Banyak pertanyaan dibenak masyarakat, apakah ada kaitannya pembatalan haji dengan kondisi ekonomi negara di tengah pandemi? Kemanakah dana haji yang telah dilunasi oleh calon jamaah haji tahun 2020?
Dana haji yang tercatat oleh Badan Pengelola Keuangan Haji (BPKH) per Mei mencapai Rp. 135 triliun. Terkait dana sebesar ini, tersebar berita akan digunakan untuk pemulihan kondisi selama pandemi atau akan digunakan untuk memperkuat rupiah. Namun isu tersebut segera dibantah oleh Kepala Badan Pelaksana BPKH, Anggito Abimanyu.
Namun BPKH tidak menutup kebenaran isu bahwa ada niat untuk menginvestasikan dana haji tersebut, seperti keinginan investasi membangun hotel di Arab Saudi serta membangun perusahaan catering yang diperuntukkan untuk jamaah haji Indonesia. Walaupun menurut Anggito ini baru wacana yang belum terealisasi.
Isu penyalahgunaan dana haji yang jumlahnya fantastik itu bukanlah kali pertama, sebelumnya, tahun 2017 di awal pembentukan BPKH, Presiden Jokowi menyatakan agar dana haji yang terkumpul bisa dioptimalkan untuk kepentingan infrastruktur seperti jalan tol atau pelabuhan. Begitu juga banyak pejabat yang tersandung kasus korupsi dana haji, seperti Mantan Menteri Agama, Suryadarma Ali.

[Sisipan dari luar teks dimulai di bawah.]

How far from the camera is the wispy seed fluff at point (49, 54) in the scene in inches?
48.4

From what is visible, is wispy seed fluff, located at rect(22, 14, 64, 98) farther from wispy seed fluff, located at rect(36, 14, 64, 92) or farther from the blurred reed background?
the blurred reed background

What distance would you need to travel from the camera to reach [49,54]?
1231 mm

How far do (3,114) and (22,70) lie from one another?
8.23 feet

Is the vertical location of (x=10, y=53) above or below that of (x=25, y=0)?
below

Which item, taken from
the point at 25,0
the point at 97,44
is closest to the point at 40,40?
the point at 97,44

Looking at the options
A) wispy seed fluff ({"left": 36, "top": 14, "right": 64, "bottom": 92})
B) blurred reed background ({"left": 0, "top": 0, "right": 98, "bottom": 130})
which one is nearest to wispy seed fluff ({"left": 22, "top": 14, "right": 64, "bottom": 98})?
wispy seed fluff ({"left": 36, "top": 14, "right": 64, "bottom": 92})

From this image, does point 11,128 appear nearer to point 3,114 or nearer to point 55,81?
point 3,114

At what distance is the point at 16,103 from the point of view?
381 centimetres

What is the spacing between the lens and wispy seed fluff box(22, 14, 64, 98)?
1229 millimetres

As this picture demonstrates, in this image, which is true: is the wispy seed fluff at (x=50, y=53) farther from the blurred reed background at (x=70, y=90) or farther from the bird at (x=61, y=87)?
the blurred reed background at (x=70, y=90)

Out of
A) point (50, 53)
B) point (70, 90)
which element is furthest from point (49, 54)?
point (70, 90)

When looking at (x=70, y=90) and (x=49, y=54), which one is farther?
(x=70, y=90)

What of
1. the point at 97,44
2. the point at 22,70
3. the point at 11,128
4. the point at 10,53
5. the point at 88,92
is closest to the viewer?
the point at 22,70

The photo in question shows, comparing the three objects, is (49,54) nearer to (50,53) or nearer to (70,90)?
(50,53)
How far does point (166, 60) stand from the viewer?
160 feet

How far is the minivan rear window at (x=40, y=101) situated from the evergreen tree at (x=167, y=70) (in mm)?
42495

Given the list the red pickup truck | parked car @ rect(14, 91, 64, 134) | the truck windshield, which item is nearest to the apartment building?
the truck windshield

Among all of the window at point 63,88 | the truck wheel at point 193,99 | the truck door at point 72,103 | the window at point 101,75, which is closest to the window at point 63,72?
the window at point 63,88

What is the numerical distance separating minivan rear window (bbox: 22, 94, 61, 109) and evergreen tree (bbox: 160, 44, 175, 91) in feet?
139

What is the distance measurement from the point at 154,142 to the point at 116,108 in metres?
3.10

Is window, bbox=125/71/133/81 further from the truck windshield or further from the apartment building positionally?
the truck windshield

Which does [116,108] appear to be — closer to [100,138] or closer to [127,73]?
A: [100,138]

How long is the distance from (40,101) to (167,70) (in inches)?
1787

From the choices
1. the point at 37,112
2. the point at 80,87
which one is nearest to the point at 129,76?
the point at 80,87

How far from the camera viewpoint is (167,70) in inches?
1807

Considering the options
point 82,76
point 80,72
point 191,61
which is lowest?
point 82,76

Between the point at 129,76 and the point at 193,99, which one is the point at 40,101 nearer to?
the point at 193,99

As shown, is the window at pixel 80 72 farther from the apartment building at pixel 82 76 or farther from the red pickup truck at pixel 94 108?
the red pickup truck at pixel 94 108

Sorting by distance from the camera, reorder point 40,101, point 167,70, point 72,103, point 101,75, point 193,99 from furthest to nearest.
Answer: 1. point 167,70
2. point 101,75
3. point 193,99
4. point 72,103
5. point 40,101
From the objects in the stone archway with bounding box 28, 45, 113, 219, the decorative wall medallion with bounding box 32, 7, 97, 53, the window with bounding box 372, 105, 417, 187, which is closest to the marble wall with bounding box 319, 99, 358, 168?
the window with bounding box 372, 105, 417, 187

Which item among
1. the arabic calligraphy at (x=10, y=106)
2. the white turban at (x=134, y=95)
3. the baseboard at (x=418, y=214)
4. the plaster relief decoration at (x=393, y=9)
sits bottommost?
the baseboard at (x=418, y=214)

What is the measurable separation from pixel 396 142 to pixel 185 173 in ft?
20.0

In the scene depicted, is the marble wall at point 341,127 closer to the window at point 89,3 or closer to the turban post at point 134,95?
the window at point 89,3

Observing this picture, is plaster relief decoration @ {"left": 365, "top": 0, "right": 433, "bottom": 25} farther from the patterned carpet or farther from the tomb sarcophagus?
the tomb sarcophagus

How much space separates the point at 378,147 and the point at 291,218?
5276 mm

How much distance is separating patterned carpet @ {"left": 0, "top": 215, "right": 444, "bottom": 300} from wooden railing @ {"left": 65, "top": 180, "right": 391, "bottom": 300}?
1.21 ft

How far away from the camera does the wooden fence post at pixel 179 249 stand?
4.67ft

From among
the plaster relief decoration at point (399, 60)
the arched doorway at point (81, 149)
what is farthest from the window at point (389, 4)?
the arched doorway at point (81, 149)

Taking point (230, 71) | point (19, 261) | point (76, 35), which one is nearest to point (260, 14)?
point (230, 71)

Jika ditelisik lebih dalam, polemik keputusan pembatalan keberangkatan haji tidak hanya menyisakan rasa kecewa bagi para calon jamaah haji, tapi juga keputusan ini menggambarkan bahwa pemerintah hanya melihat unsur ekonominya saja. Seperti inilah potret penguasa dalam sistem kapitalis sekuler ketika mengeluarkan kebijakan. Menghalalkan segala cara demi mendapatkan keuntungan semata.
Berbeda dengan sistem Islam, para penguasa sangat amanah dan memberikan pelayanan terbaik bagi warganya, apalagi ini terkait dengan perkara ibadah. Sarana dan prasarana sangat diperhatikan penguasa dalam rangka mengoptimalkan ibadah haji. Pemerintahkan memperhatikan pengaturan kuota haji dan umroh. Sehingga keterbatasan tempat tak menjadi kendala.
Dengan demikian, penyebab polemik keputusan pembatalan keberangkatan haji di Indonesia ini sangat mungkin didasari karena asas kapitalis-sekuleris yang tengah menjangkiti para penguasa dalam mengelola dana. Dana triliunan rupiah dipandang lebih bermanfaat untuk memperbaiki ekonomi negeri daripada memberangkatkan para jamaah haji. Padahal dalam pandangan Islam, dana haji tidak boleh digunakan meskipun dengan dalih pemulihan kondisi negeri akibat pandemi.